I have a favorite skirt pattern. You may have noticed. I usually make 3 or 4 of them every year, since they are easy and comfy to wear. I have made them out of stretch denim, stretch twill, and any apparel fabric that is thick enough and has lycra in it. This is a skirt, so you need a bottom-weight, non-see-through type of fabric. The top is doubled up, so it sucks in the tummy. 🙂
The pattern is pretty easy. Same on both sides, no darts, no elastic. It relies on the stretch in the fabric and the shape. I do put a zipper in if the fabric doesn’t have enough stretch, though.
Here is the pattern and my measurements. I am 5″ 7″ and 135-ish lbs. My hips right now are at 37″ and waist 31″, but it fit at 35″ hips and 28″ waist. Hey…it’s stretchy, so it moves with that ever moving number on the scale! If you look at my measurements below, hopefully it can help you draft one for yourself. I really only have about an inch of ease at the largest point in the hips, so it is not super tight. I wear them to work, so I don’t want them super tight.
The image on the left is the measurements of the skirt as one piece. The image on the right is with them separated, so you need to add a 1/2″ seam to the measurements (i.e 5.5″ long for the top piece, and 19.0″ long for the bottom piece).

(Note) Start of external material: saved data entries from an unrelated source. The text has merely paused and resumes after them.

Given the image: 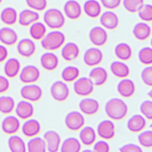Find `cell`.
Here are the masks:
<instances>
[{
  "instance_id": "37",
  "label": "cell",
  "mask_w": 152,
  "mask_h": 152,
  "mask_svg": "<svg viewBox=\"0 0 152 152\" xmlns=\"http://www.w3.org/2000/svg\"><path fill=\"white\" fill-rule=\"evenodd\" d=\"M31 37L34 40H40L46 35V28L41 22H34L30 27L29 30Z\"/></svg>"
},
{
  "instance_id": "30",
  "label": "cell",
  "mask_w": 152,
  "mask_h": 152,
  "mask_svg": "<svg viewBox=\"0 0 152 152\" xmlns=\"http://www.w3.org/2000/svg\"><path fill=\"white\" fill-rule=\"evenodd\" d=\"M112 73L118 78H125L129 74L130 71L128 66L121 61H114L110 65Z\"/></svg>"
},
{
  "instance_id": "8",
  "label": "cell",
  "mask_w": 152,
  "mask_h": 152,
  "mask_svg": "<svg viewBox=\"0 0 152 152\" xmlns=\"http://www.w3.org/2000/svg\"><path fill=\"white\" fill-rule=\"evenodd\" d=\"M39 69L35 66L29 65L24 66L20 74V81L25 84H30L37 81L40 77Z\"/></svg>"
},
{
  "instance_id": "50",
  "label": "cell",
  "mask_w": 152,
  "mask_h": 152,
  "mask_svg": "<svg viewBox=\"0 0 152 152\" xmlns=\"http://www.w3.org/2000/svg\"><path fill=\"white\" fill-rule=\"evenodd\" d=\"M10 87V82L7 77L0 75V94L7 91Z\"/></svg>"
},
{
  "instance_id": "26",
  "label": "cell",
  "mask_w": 152,
  "mask_h": 152,
  "mask_svg": "<svg viewBox=\"0 0 152 152\" xmlns=\"http://www.w3.org/2000/svg\"><path fill=\"white\" fill-rule=\"evenodd\" d=\"M135 90L134 83L130 79H123L117 86L118 93L124 97H131L134 94Z\"/></svg>"
},
{
  "instance_id": "6",
  "label": "cell",
  "mask_w": 152,
  "mask_h": 152,
  "mask_svg": "<svg viewBox=\"0 0 152 152\" xmlns=\"http://www.w3.org/2000/svg\"><path fill=\"white\" fill-rule=\"evenodd\" d=\"M65 124L69 130L77 131L84 126L85 124L84 117L78 111H72L66 116Z\"/></svg>"
},
{
  "instance_id": "25",
  "label": "cell",
  "mask_w": 152,
  "mask_h": 152,
  "mask_svg": "<svg viewBox=\"0 0 152 152\" xmlns=\"http://www.w3.org/2000/svg\"><path fill=\"white\" fill-rule=\"evenodd\" d=\"M80 49L77 45L74 42H68L62 49L61 55L66 61H71L78 56Z\"/></svg>"
},
{
  "instance_id": "3",
  "label": "cell",
  "mask_w": 152,
  "mask_h": 152,
  "mask_svg": "<svg viewBox=\"0 0 152 152\" xmlns=\"http://www.w3.org/2000/svg\"><path fill=\"white\" fill-rule=\"evenodd\" d=\"M44 21L50 28L59 29L62 28L65 23V18L62 12L57 8L48 10L44 14Z\"/></svg>"
},
{
  "instance_id": "1",
  "label": "cell",
  "mask_w": 152,
  "mask_h": 152,
  "mask_svg": "<svg viewBox=\"0 0 152 152\" xmlns=\"http://www.w3.org/2000/svg\"><path fill=\"white\" fill-rule=\"evenodd\" d=\"M128 106L125 102L119 98L109 100L105 105V112L108 117L115 121L124 118L128 113Z\"/></svg>"
},
{
  "instance_id": "10",
  "label": "cell",
  "mask_w": 152,
  "mask_h": 152,
  "mask_svg": "<svg viewBox=\"0 0 152 152\" xmlns=\"http://www.w3.org/2000/svg\"><path fill=\"white\" fill-rule=\"evenodd\" d=\"M107 33L106 30L99 26L92 28L89 32V39L91 43L97 46H103L107 40Z\"/></svg>"
},
{
  "instance_id": "39",
  "label": "cell",
  "mask_w": 152,
  "mask_h": 152,
  "mask_svg": "<svg viewBox=\"0 0 152 152\" xmlns=\"http://www.w3.org/2000/svg\"><path fill=\"white\" fill-rule=\"evenodd\" d=\"M80 75V70L74 66H68L65 68L61 74L62 78L66 82H72L76 80Z\"/></svg>"
},
{
  "instance_id": "40",
  "label": "cell",
  "mask_w": 152,
  "mask_h": 152,
  "mask_svg": "<svg viewBox=\"0 0 152 152\" xmlns=\"http://www.w3.org/2000/svg\"><path fill=\"white\" fill-rule=\"evenodd\" d=\"M140 61L145 65H151L152 64V49L150 47H144L140 49L138 52Z\"/></svg>"
},
{
  "instance_id": "4",
  "label": "cell",
  "mask_w": 152,
  "mask_h": 152,
  "mask_svg": "<svg viewBox=\"0 0 152 152\" xmlns=\"http://www.w3.org/2000/svg\"><path fill=\"white\" fill-rule=\"evenodd\" d=\"M69 94V90L68 86L62 81L54 82L50 87V94L56 101H65L68 97Z\"/></svg>"
},
{
  "instance_id": "7",
  "label": "cell",
  "mask_w": 152,
  "mask_h": 152,
  "mask_svg": "<svg viewBox=\"0 0 152 152\" xmlns=\"http://www.w3.org/2000/svg\"><path fill=\"white\" fill-rule=\"evenodd\" d=\"M94 86L89 78L81 77L75 81L74 84V90L78 96H87L93 91Z\"/></svg>"
},
{
  "instance_id": "19",
  "label": "cell",
  "mask_w": 152,
  "mask_h": 152,
  "mask_svg": "<svg viewBox=\"0 0 152 152\" xmlns=\"http://www.w3.org/2000/svg\"><path fill=\"white\" fill-rule=\"evenodd\" d=\"M107 72L106 70L100 66L95 67L89 73V78L94 85L100 86L103 85L107 80Z\"/></svg>"
},
{
  "instance_id": "32",
  "label": "cell",
  "mask_w": 152,
  "mask_h": 152,
  "mask_svg": "<svg viewBox=\"0 0 152 152\" xmlns=\"http://www.w3.org/2000/svg\"><path fill=\"white\" fill-rule=\"evenodd\" d=\"M81 141L86 145H92L96 141V134L94 129L91 126H86L83 128L79 134Z\"/></svg>"
},
{
  "instance_id": "42",
  "label": "cell",
  "mask_w": 152,
  "mask_h": 152,
  "mask_svg": "<svg viewBox=\"0 0 152 152\" xmlns=\"http://www.w3.org/2000/svg\"><path fill=\"white\" fill-rule=\"evenodd\" d=\"M139 143L142 147L150 148L152 146V131L147 130L141 132L138 136Z\"/></svg>"
},
{
  "instance_id": "2",
  "label": "cell",
  "mask_w": 152,
  "mask_h": 152,
  "mask_svg": "<svg viewBox=\"0 0 152 152\" xmlns=\"http://www.w3.org/2000/svg\"><path fill=\"white\" fill-rule=\"evenodd\" d=\"M65 36L59 31H52L45 35L41 41L42 48L48 50H55L65 43Z\"/></svg>"
},
{
  "instance_id": "49",
  "label": "cell",
  "mask_w": 152,
  "mask_h": 152,
  "mask_svg": "<svg viewBox=\"0 0 152 152\" xmlns=\"http://www.w3.org/2000/svg\"><path fill=\"white\" fill-rule=\"evenodd\" d=\"M122 0H100L102 5L107 9L113 10L118 8Z\"/></svg>"
},
{
  "instance_id": "16",
  "label": "cell",
  "mask_w": 152,
  "mask_h": 152,
  "mask_svg": "<svg viewBox=\"0 0 152 152\" xmlns=\"http://www.w3.org/2000/svg\"><path fill=\"white\" fill-rule=\"evenodd\" d=\"M80 110L87 115H92L97 112L99 109V103L94 99L86 98L79 103Z\"/></svg>"
},
{
  "instance_id": "38",
  "label": "cell",
  "mask_w": 152,
  "mask_h": 152,
  "mask_svg": "<svg viewBox=\"0 0 152 152\" xmlns=\"http://www.w3.org/2000/svg\"><path fill=\"white\" fill-rule=\"evenodd\" d=\"M15 107L14 99L9 96L0 97V112L4 114H10Z\"/></svg>"
},
{
  "instance_id": "36",
  "label": "cell",
  "mask_w": 152,
  "mask_h": 152,
  "mask_svg": "<svg viewBox=\"0 0 152 152\" xmlns=\"http://www.w3.org/2000/svg\"><path fill=\"white\" fill-rule=\"evenodd\" d=\"M27 150L29 152H45L46 144L44 139L39 137L30 139L27 142Z\"/></svg>"
},
{
  "instance_id": "20",
  "label": "cell",
  "mask_w": 152,
  "mask_h": 152,
  "mask_svg": "<svg viewBox=\"0 0 152 152\" xmlns=\"http://www.w3.org/2000/svg\"><path fill=\"white\" fill-rule=\"evenodd\" d=\"M101 24L106 28L113 30L119 25V18L118 15L112 11H106L100 17Z\"/></svg>"
},
{
  "instance_id": "31",
  "label": "cell",
  "mask_w": 152,
  "mask_h": 152,
  "mask_svg": "<svg viewBox=\"0 0 152 152\" xmlns=\"http://www.w3.org/2000/svg\"><path fill=\"white\" fill-rule=\"evenodd\" d=\"M1 20L5 24L14 25L18 19L17 12L12 7H6L2 10L0 14Z\"/></svg>"
},
{
  "instance_id": "52",
  "label": "cell",
  "mask_w": 152,
  "mask_h": 152,
  "mask_svg": "<svg viewBox=\"0 0 152 152\" xmlns=\"http://www.w3.org/2000/svg\"><path fill=\"white\" fill-rule=\"evenodd\" d=\"M148 94H149V96L151 97V90H150V91L148 93Z\"/></svg>"
},
{
  "instance_id": "15",
  "label": "cell",
  "mask_w": 152,
  "mask_h": 152,
  "mask_svg": "<svg viewBox=\"0 0 152 152\" xmlns=\"http://www.w3.org/2000/svg\"><path fill=\"white\" fill-rule=\"evenodd\" d=\"M64 10L66 16L71 20H77L81 15L80 4L75 0H68L64 5Z\"/></svg>"
},
{
  "instance_id": "17",
  "label": "cell",
  "mask_w": 152,
  "mask_h": 152,
  "mask_svg": "<svg viewBox=\"0 0 152 152\" xmlns=\"http://www.w3.org/2000/svg\"><path fill=\"white\" fill-rule=\"evenodd\" d=\"M17 32L11 27H4L0 28V42L7 46H12L18 40Z\"/></svg>"
},
{
  "instance_id": "27",
  "label": "cell",
  "mask_w": 152,
  "mask_h": 152,
  "mask_svg": "<svg viewBox=\"0 0 152 152\" xmlns=\"http://www.w3.org/2000/svg\"><path fill=\"white\" fill-rule=\"evenodd\" d=\"M132 32L136 39L140 40H145L150 36L151 29L147 23L140 22L135 25Z\"/></svg>"
},
{
  "instance_id": "5",
  "label": "cell",
  "mask_w": 152,
  "mask_h": 152,
  "mask_svg": "<svg viewBox=\"0 0 152 152\" xmlns=\"http://www.w3.org/2000/svg\"><path fill=\"white\" fill-rule=\"evenodd\" d=\"M20 94L27 101L37 102L41 99L43 92L41 87L36 84H27L21 88Z\"/></svg>"
},
{
  "instance_id": "35",
  "label": "cell",
  "mask_w": 152,
  "mask_h": 152,
  "mask_svg": "<svg viewBox=\"0 0 152 152\" xmlns=\"http://www.w3.org/2000/svg\"><path fill=\"white\" fill-rule=\"evenodd\" d=\"M81 148V145L78 139L74 137H69L63 141L61 151L62 152H78Z\"/></svg>"
},
{
  "instance_id": "33",
  "label": "cell",
  "mask_w": 152,
  "mask_h": 152,
  "mask_svg": "<svg viewBox=\"0 0 152 152\" xmlns=\"http://www.w3.org/2000/svg\"><path fill=\"white\" fill-rule=\"evenodd\" d=\"M8 147L12 152H25L26 146L24 140L18 135H11L8 140Z\"/></svg>"
},
{
  "instance_id": "46",
  "label": "cell",
  "mask_w": 152,
  "mask_h": 152,
  "mask_svg": "<svg viewBox=\"0 0 152 152\" xmlns=\"http://www.w3.org/2000/svg\"><path fill=\"white\" fill-rule=\"evenodd\" d=\"M141 77L145 85L150 87L152 86V67L151 65H148L142 69Z\"/></svg>"
},
{
  "instance_id": "24",
  "label": "cell",
  "mask_w": 152,
  "mask_h": 152,
  "mask_svg": "<svg viewBox=\"0 0 152 152\" xmlns=\"http://www.w3.org/2000/svg\"><path fill=\"white\" fill-rule=\"evenodd\" d=\"M40 128V124L37 120L30 119L24 123L21 129L26 137H34L39 133Z\"/></svg>"
},
{
  "instance_id": "23",
  "label": "cell",
  "mask_w": 152,
  "mask_h": 152,
  "mask_svg": "<svg viewBox=\"0 0 152 152\" xmlns=\"http://www.w3.org/2000/svg\"><path fill=\"white\" fill-rule=\"evenodd\" d=\"M40 64L47 71H53L58 66V58L53 53L46 52L41 56Z\"/></svg>"
},
{
  "instance_id": "41",
  "label": "cell",
  "mask_w": 152,
  "mask_h": 152,
  "mask_svg": "<svg viewBox=\"0 0 152 152\" xmlns=\"http://www.w3.org/2000/svg\"><path fill=\"white\" fill-rule=\"evenodd\" d=\"M144 0H123L125 8L130 12H137L143 5Z\"/></svg>"
},
{
  "instance_id": "45",
  "label": "cell",
  "mask_w": 152,
  "mask_h": 152,
  "mask_svg": "<svg viewBox=\"0 0 152 152\" xmlns=\"http://www.w3.org/2000/svg\"><path fill=\"white\" fill-rule=\"evenodd\" d=\"M27 5L36 11H43L47 7V0H26Z\"/></svg>"
},
{
  "instance_id": "28",
  "label": "cell",
  "mask_w": 152,
  "mask_h": 152,
  "mask_svg": "<svg viewBox=\"0 0 152 152\" xmlns=\"http://www.w3.org/2000/svg\"><path fill=\"white\" fill-rule=\"evenodd\" d=\"M21 68L20 61L15 58L8 59L4 67L5 75L9 78H14L19 73Z\"/></svg>"
},
{
  "instance_id": "9",
  "label": "cell",
  "mask_w": 152,
  "mask_h": 152,
  "mask_svg": "<svg viewBox=\"0 0 152 152\" xmlns=\"http://www.w3.org/2000/svg\"><path fill=\"white\" fill-rule=\"evenodd\" d=\"M103 56V53L100 49L97 48H90L84 53L83 60L87 66H95L100 64Z\"/></svg>"
},
{
  "instance_id": "34",
  "label": "cell",
  "mask_w": 152,
  "mask_h": 152,
  "mask_svg": "<svg viewBox=\"0 0 152 152\" xmlns=\"http://www.w3.org/2000/svg\"><path fill=\"white\" fill-rule=\"evenodd\" d=\"M116 56L121 60H129L132 54V50L131 46L126 43H120L118 44L115 48Z\"/></svg>"
},
{
  "instance_id": "11",
  "label": "cell",
  "mask_w": 152,
  "mask_h": 152,
  "mask_svg": "<svg viewBox=\"0 0 152 152\" xmlns=\"http://www.w3.org/2000/svg\"><path fill=\"white\" fill-rule=\"evenodd\" d=\"M99 135L104 140H110L115 137V126L110 120H104L100 122L97 128Z\"/></svg>"
},
{
  "instance_id": "29",
  "label": "cell",
  "mask_w": 152,
  "mask_h": 152,
  "mask_svg": "<svg viewBox=\"0 0 152 152\" xmlns=\"http://www.w3.org/2000/svg\"><path fill=\"white\" fill-rule=\"evenodd\" d=\"M84 11L87 16L94 18L100 15L102 8L97 1L88 0L84 4Z\"/></svg>"
},
{
  "instance_id": "43",
  "label": "cell",
  "mask_w": 152,
  "mask_h": 152,
  "mask_svg": "<svg viewBox=\"0 0 152 152\" xmlns=\"http://www.w3.org/2000/svg\"><path fill=\"white\" fill-rule=\"evenodd\" d=\"M138 13L142 20L147 22L152 20V6L150 4H143L138 11Z\"/></svg>"
},
{
  "instance_id": "44",
  "label": "cell",
  "mask_w": 152,
  "mask_h": 152,
  "mask_svg": "<svg viewBox=\"0 0 152 152\" xmlns=\"http://www.w3.org/2000/svg\"><path fill=\"white\" fill-rule=\"evenodd\" d=\"M141 113L148 120L152 119V102L151 100H145L142 102L140 107Z\"/></svg>"
},
{
  "instance_id": "51",
  "label": "cell",
  "mask_w": 152,
  "mask_h": 152,
  "mask_svg": "<svg viewBox=\"0 0 152 152\" xmlns=\"http://www.w3.org/2000/svg\"><path fill=\"white\" fill-rule=\"evenodd\" d=\"M8 55V52L7 48L2 45H0V63L6 60Z\"/></svg>"
},
{
  "instance_id": "53",
  "label": "cell",
  "mask_w": 152,
  "mask_h": 152,
  "mask_svg": "<svg viewBox=\"0 0 152 152\" xmlns=\"http://www.w3.org/2000/svg\"><path fill=\"white\" fill-rule=\"evenodd\" d=\"M2 0H0V4L2 3Z\"/></svg>"
},
{
  "instance_id": "22",
  "label": "cell",
  "mask_w": 152,
  "mask_h": 152,
  "mask_svg": "<svg viewBox=\"0 0 152 152\" xmlns=\"http://www.w3.org/2000/svg\"><path fill=\"white\" fill-rule=\"evenodd\" d=\"M146 125L145 119L141 115L135 114L132 116L127 122L128 129L132 132L142 131Z\"/></svg>"
},
{
  "instance_id": "14",
  "label": "cell",
  "mask_w": 152,
  "mask_h": 152,
  "mask_svg": "<svg viewBox=\"0 0 152 152\" xmlns=\"http://www.w3.org/2000/svg\"><path fill=\"white\" fill-rule=\"evenodd\" d=\"M20 122L19 119L12 115L5 117L1 124L2 130L4 133L8 135H13L20 129Z\"/></svg>"
},
{
  "instance_id": "12",
  "label": "cell",
  "mask_w": 152,
  "mask_h": 152,
  "mask_svg": "<svg viewBox=\"0 0 152 152\" xmlns=\"http://www.w3.org/2000/svg\"><path fill=\"white\" fill-rule=\"evenodd\" d=\"M17 50L21 56L29 58L34 55L36 51V45L31 39L24 38L18 42Z\"/></svg>"
},
{
  "instance_id": "18",
  "label": "cell",
  "mask_w": 152,
  "mask_h": 152,
  "mask_svg": "<svg viewBox=\"0 0 152 152\" xmlns=\"http://www.w3.org/2000/svg\"><path fill=\"white\" fill-rule=\"evenodd\" d=\"M15 113L20 119H27L33 116L34 113V107L28 101L21 100L17 104Z\"/></svg>"
},
{
  "instance_id": "21",
  "label": "cell",
  "mask_w": 152,
  "mask_h": 152,
  "mask_svg": "<svg viewBox=\"0 0 152 152\" xmlns=\"http://www.w3.org/2000/svg\"><path fill=\"white\" fill-rule=\"evenodd\" d=\"M39 18V14L37 12L31 10L25 9L20 12L18 16V22L21 26L27 27L37 21Z\"/></svg>"
},
{
  "instance_id": "48",
  "label": "cell",
  "mask_w": 152,
  "mask_h": 152,
  "mask_svg": "<svg viewBox=\"0 0 152 152\" xmlns=\"http://www.w3.org/2000/svg\"><path fill=\"white\" fill-rule=\"evenodd\" d=\"M119 150L121 152H141L142 150L141 148L135 144L129 143L122 145Z\"/></svg>"
},
{
  "instance_id": "47",
  "label": "cell",
  "mask_w": 152,
  "mask_h": 152,
  "mask_svg": "<svg viewBox=\"0 0 152 152\" xmlns=\"http://www.w3.org/2000/svg\"><path fill=\"white\" fill-rule=\"evenodd\" d=\"M110 150L109 144L103 140L97 141L93 147V151L96 152H108Z\"/></svg>"
},
{
  "instance_id": "13",
  "label": "cell",
  "mask_w": 152,
  "mask_h": 152,
  "mask_svg": "<svg viewBox=\"0 0 152 152\" xmlns=\"http://www.w3.org/2000/svg\"><path fill=\"white\" fill-rule=\"evenodd\" d=\"M46 148L50 152L58 151L61 144V137L59 134L52 130L46 131L43 135Z\"/></svg>"
}]
</instances>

Step 1: Cut the pattern pieces. As you can see for the top, you cut it on the fold on the side and on the top. The fabric is folded like this:
The cut piece looks like this:
Step 2: After you cut out the top and the main body pieces, sew up the side seams. I used my serger, but you can use a zigzag stitch if you don’t have one. Here are the pinned pieces:
As I noted above, you can put a zipper in the back seam if it isn’t stretchy enough to pull it over your hips. To do that, you have to cut the back in two pieces at the middle, with an extra inch to turn under for the zipper. Press the seam, and insert a zipper in between. Sew up the zipper in between the seam on both sides. You can do this either before or after you sew the back and front together. I do it before, as there is less fabric to navigate around.
Step 3: Turn the pieces right side out, then attach the top and bottom together at the seam line.
Step 4: Now time to hem! For this I usually serge the edge, turn it up and then sew it down with a zig zag stitch (it needs to be able to stretch, so don’t use a straight stitch). If you don’t have a serger, you can just turn it under once if the fabric isn’t prone to fraying. If it does look like it will fray, zigzag close to the edge and then turn it up and hem.